The keynote speaker for the event, Claude A. Allen, assistant to President Bush for domestic policy, issued a stern challenge: "We cannot continue to allow our children to be torn from the womb, our women to be hurting, our communities to be torn apart." He spoke of the dangerous emphasis on expecting perfection in unborn children before allowing them to be born.
Mr. Allen gave tribute to President Bush for his steadfast commitment to the sanctity of human life, listing the pro-life legislation the President has supported, pointing in particular to his opposition to current legislation that would require taxpayers to support embryo-killing research. Citing the President's support for adult stem cell research, he declared, "Strong science and good ethics can coexist."

▶ Extracted records
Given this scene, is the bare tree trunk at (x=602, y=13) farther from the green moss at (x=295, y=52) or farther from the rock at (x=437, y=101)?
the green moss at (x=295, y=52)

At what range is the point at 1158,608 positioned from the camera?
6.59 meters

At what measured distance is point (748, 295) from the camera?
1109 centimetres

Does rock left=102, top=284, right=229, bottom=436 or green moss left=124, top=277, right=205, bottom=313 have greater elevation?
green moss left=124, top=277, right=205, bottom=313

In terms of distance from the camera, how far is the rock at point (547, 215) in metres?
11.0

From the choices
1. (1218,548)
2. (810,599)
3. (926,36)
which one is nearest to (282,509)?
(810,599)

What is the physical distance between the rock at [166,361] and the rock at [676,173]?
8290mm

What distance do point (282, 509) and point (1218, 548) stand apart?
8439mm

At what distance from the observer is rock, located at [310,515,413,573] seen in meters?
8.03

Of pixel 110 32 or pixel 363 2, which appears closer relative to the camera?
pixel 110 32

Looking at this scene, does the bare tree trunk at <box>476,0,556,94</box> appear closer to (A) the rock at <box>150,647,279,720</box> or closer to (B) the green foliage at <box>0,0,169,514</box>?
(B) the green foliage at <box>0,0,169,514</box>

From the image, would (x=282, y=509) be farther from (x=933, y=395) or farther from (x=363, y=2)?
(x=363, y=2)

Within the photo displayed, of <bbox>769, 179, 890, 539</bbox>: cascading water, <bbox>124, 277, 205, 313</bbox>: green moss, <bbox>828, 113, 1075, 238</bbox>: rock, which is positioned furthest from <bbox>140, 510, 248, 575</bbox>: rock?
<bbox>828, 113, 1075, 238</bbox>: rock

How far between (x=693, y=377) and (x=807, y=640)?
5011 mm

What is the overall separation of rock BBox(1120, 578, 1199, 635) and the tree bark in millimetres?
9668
==
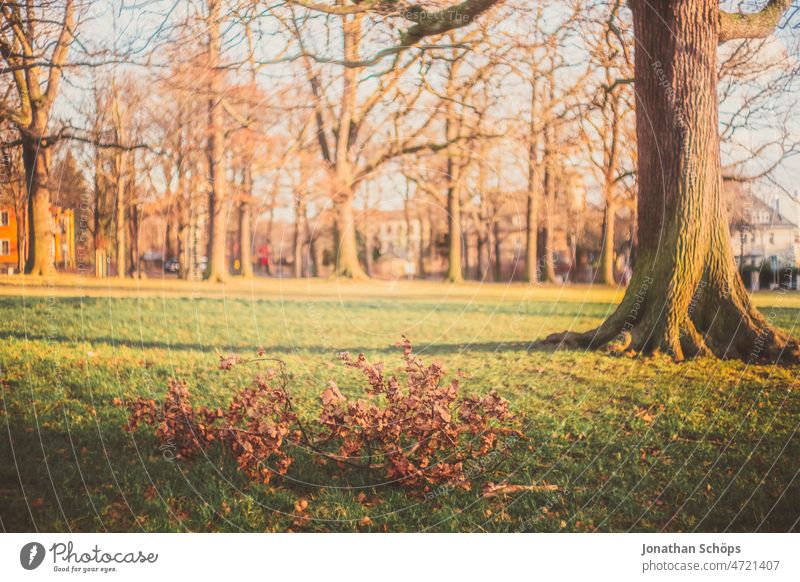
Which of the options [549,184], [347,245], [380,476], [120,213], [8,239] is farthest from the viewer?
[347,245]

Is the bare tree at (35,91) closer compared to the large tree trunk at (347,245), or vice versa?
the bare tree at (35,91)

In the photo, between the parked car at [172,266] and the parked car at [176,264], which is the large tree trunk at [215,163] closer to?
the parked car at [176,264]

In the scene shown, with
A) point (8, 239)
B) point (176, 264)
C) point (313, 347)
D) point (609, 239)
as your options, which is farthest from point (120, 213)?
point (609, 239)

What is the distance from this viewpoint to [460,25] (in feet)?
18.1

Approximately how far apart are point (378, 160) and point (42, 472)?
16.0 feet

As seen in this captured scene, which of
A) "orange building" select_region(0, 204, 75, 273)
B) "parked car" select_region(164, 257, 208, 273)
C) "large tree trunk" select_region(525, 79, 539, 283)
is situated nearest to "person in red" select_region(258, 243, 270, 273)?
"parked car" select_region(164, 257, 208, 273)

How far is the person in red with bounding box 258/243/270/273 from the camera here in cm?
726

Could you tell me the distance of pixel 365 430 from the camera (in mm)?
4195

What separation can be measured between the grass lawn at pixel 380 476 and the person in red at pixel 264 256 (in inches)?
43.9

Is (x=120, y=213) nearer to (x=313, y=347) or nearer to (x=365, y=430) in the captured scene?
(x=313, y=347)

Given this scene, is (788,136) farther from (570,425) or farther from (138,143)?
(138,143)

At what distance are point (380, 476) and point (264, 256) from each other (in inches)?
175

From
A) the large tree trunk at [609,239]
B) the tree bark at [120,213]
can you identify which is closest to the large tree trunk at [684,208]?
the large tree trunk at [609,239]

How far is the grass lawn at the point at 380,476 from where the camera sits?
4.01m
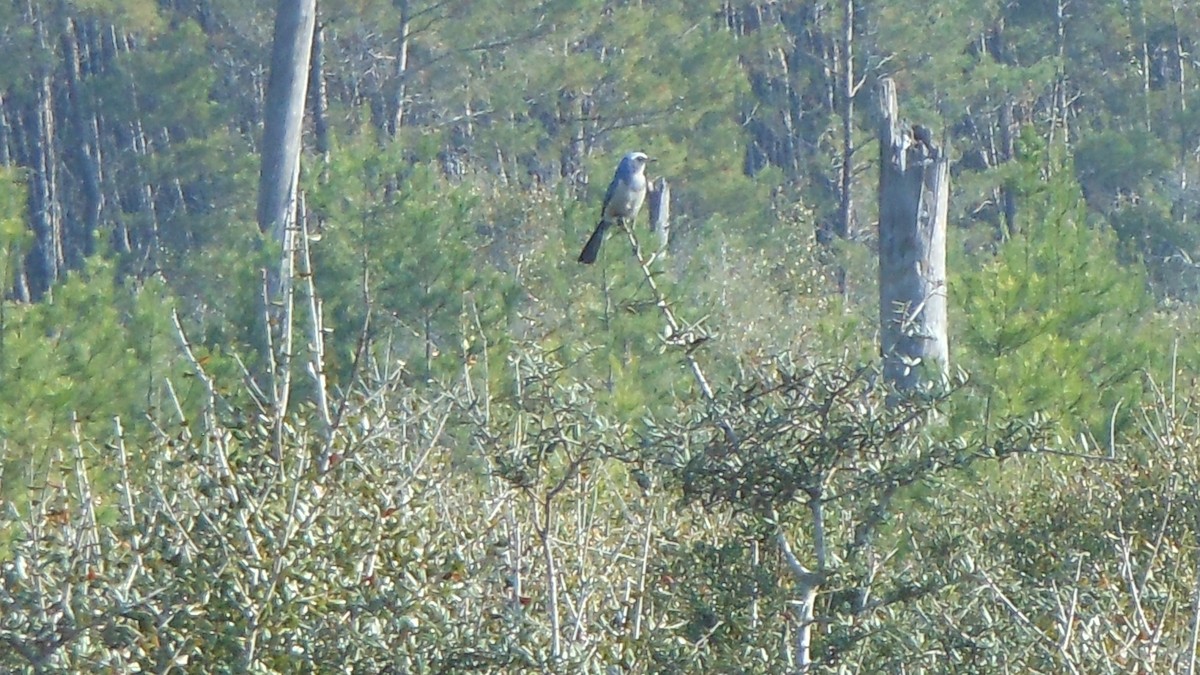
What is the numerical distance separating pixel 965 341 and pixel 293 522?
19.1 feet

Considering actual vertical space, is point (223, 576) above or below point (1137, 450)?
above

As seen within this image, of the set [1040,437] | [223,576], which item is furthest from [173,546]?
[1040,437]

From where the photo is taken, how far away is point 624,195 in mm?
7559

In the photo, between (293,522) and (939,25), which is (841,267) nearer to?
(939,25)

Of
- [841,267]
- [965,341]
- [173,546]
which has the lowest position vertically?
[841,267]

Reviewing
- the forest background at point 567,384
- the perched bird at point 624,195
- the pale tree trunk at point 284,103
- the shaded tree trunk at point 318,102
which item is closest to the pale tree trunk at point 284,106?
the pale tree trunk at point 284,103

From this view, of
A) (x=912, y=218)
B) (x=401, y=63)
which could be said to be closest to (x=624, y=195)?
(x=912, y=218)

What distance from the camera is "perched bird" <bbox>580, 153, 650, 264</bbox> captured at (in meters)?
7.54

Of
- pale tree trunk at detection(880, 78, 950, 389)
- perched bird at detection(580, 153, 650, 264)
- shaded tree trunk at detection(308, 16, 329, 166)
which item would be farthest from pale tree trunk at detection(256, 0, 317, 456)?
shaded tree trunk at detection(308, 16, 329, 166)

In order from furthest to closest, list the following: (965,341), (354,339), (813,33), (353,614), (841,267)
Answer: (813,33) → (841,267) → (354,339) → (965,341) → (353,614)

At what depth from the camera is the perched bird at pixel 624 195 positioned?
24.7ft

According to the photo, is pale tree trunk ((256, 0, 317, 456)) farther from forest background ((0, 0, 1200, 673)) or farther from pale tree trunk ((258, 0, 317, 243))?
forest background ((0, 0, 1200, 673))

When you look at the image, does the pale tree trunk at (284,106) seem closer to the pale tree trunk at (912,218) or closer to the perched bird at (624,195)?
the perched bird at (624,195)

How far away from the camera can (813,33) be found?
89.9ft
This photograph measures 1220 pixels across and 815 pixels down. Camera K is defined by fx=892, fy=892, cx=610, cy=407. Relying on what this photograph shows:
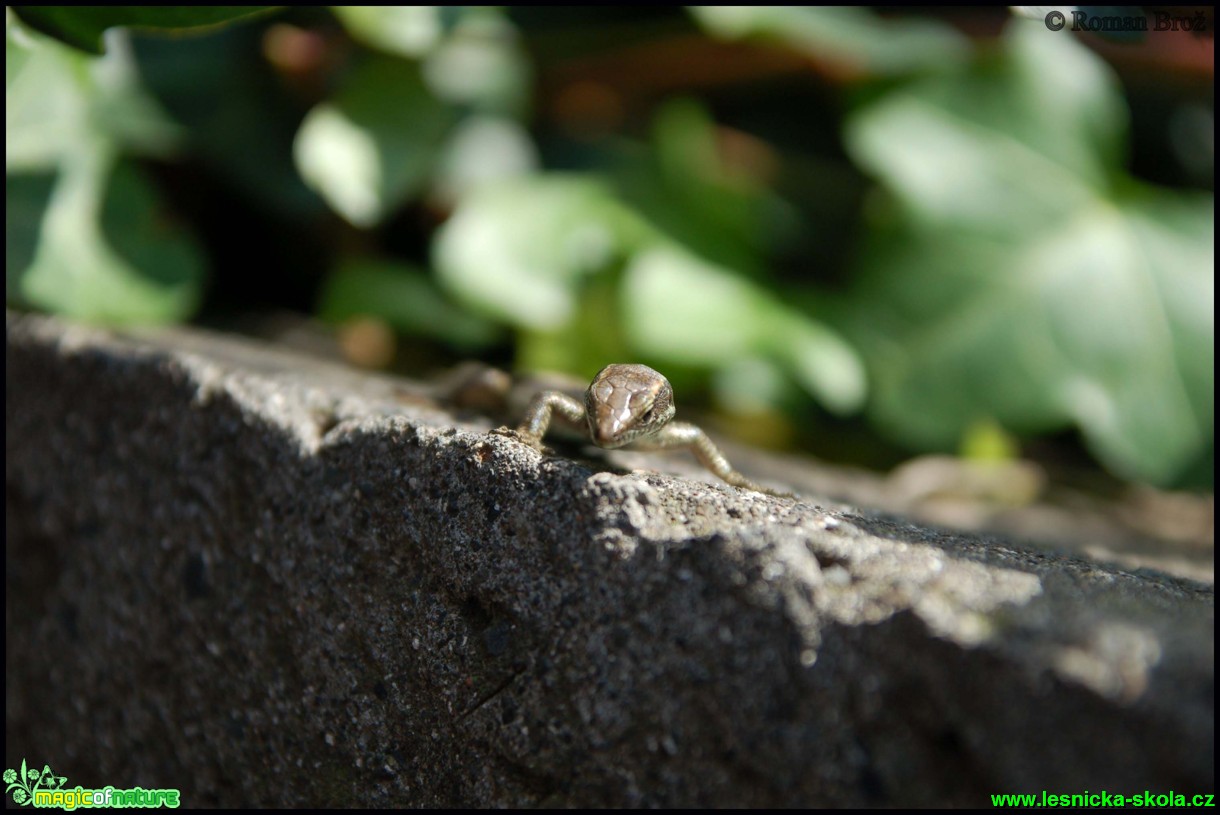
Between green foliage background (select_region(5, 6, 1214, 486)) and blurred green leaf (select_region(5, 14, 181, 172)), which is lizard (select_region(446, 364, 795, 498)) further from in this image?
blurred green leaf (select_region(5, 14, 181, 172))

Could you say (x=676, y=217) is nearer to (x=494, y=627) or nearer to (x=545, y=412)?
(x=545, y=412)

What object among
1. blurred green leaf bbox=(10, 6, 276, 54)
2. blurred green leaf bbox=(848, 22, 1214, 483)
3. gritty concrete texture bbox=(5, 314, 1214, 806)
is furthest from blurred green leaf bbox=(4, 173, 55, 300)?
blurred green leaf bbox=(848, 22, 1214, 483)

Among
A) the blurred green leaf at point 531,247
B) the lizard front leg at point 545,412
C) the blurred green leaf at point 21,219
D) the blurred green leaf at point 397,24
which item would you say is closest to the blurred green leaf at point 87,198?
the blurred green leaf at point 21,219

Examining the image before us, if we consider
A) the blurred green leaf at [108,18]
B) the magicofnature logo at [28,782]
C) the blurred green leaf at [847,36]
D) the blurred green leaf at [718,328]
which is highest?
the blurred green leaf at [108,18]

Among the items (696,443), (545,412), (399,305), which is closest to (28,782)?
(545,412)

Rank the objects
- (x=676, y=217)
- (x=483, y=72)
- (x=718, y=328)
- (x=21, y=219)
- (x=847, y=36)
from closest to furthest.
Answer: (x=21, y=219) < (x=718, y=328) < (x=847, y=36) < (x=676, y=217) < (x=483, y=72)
--
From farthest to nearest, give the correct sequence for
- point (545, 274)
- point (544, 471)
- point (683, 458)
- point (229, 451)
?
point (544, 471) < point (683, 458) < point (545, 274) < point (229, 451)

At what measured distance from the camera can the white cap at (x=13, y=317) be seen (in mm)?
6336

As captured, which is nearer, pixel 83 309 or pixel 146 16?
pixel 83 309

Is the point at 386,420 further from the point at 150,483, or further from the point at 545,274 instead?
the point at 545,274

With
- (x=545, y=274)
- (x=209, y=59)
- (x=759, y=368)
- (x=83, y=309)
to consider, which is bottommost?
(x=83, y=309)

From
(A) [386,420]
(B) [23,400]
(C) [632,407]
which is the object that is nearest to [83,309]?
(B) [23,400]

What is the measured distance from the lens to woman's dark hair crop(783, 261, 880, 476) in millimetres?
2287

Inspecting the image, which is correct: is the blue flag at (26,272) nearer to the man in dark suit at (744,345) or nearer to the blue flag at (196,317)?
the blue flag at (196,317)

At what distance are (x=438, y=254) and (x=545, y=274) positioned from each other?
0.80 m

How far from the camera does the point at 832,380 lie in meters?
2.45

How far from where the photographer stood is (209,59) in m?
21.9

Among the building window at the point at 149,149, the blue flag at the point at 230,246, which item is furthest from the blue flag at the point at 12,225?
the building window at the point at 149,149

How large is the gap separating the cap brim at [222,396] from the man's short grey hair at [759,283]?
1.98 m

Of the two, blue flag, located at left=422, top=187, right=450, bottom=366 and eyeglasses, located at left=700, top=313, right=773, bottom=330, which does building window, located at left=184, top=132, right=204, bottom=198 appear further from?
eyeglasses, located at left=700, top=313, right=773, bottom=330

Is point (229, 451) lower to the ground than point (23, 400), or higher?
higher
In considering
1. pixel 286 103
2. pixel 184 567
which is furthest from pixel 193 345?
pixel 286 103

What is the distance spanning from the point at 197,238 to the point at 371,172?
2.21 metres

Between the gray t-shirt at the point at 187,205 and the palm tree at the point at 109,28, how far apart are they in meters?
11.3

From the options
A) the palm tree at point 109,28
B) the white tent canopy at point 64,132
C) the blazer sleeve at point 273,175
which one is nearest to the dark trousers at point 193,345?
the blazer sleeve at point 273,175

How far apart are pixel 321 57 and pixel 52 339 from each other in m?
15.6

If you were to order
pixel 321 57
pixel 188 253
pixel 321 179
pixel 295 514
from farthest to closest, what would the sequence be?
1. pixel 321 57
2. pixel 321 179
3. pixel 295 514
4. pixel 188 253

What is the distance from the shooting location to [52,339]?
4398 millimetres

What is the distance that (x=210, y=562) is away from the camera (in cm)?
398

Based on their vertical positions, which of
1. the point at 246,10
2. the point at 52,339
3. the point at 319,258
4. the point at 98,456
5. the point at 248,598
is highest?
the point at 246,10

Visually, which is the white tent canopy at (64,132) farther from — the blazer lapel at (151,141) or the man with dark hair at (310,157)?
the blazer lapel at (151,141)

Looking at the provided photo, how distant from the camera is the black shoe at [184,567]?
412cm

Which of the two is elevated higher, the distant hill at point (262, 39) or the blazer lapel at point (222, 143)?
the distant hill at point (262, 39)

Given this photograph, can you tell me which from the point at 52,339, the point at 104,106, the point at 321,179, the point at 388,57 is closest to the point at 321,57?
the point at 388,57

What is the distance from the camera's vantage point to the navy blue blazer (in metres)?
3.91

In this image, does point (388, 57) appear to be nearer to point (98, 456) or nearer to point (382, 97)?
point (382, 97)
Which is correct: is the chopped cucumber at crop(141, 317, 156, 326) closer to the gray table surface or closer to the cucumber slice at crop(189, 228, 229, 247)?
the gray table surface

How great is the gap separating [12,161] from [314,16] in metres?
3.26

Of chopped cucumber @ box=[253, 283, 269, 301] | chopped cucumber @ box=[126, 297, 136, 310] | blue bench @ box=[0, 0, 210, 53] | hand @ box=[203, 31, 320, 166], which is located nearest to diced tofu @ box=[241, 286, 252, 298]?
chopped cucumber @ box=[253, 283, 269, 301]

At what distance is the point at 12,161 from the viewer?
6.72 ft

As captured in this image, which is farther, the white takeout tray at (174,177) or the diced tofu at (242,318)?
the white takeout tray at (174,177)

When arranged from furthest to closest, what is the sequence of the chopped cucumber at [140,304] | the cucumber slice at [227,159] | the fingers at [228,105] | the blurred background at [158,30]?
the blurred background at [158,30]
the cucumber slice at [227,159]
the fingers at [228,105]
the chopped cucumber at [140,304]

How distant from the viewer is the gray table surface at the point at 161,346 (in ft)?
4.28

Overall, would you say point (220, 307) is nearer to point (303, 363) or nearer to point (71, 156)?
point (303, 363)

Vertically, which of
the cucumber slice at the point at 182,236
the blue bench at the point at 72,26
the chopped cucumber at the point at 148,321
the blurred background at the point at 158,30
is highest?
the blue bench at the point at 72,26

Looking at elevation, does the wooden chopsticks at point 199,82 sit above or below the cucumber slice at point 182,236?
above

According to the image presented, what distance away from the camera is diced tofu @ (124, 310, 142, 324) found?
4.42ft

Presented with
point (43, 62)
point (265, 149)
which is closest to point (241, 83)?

▶ The problem
Copy out the passage above on Claude A. Allen's keynote remarks word for word, from start to finish.

▶ Solved exercise
The keynote speaker for the event, Claude A. Allen, assistant to President Bush for domestic policy, issued a stern challenge: "We cannot continue to allow our children to be torn from the womb, our women to be hurting, our communities to be torn apart." He spoke of the dangerous emphasis on expecting perfection in unborn children before allowing them to be born.
Mr. Allen gave tribute to President Bush for his steadfast commitment to the sanctity of human life, listing the pro-life legislation the President has supported, pointing in particular to his opposition to current legislation that would require taxpayers to support embryo-killing research. Citing the President's support for adult stem cell research, he declared, "Strong science and good ethics can coexist."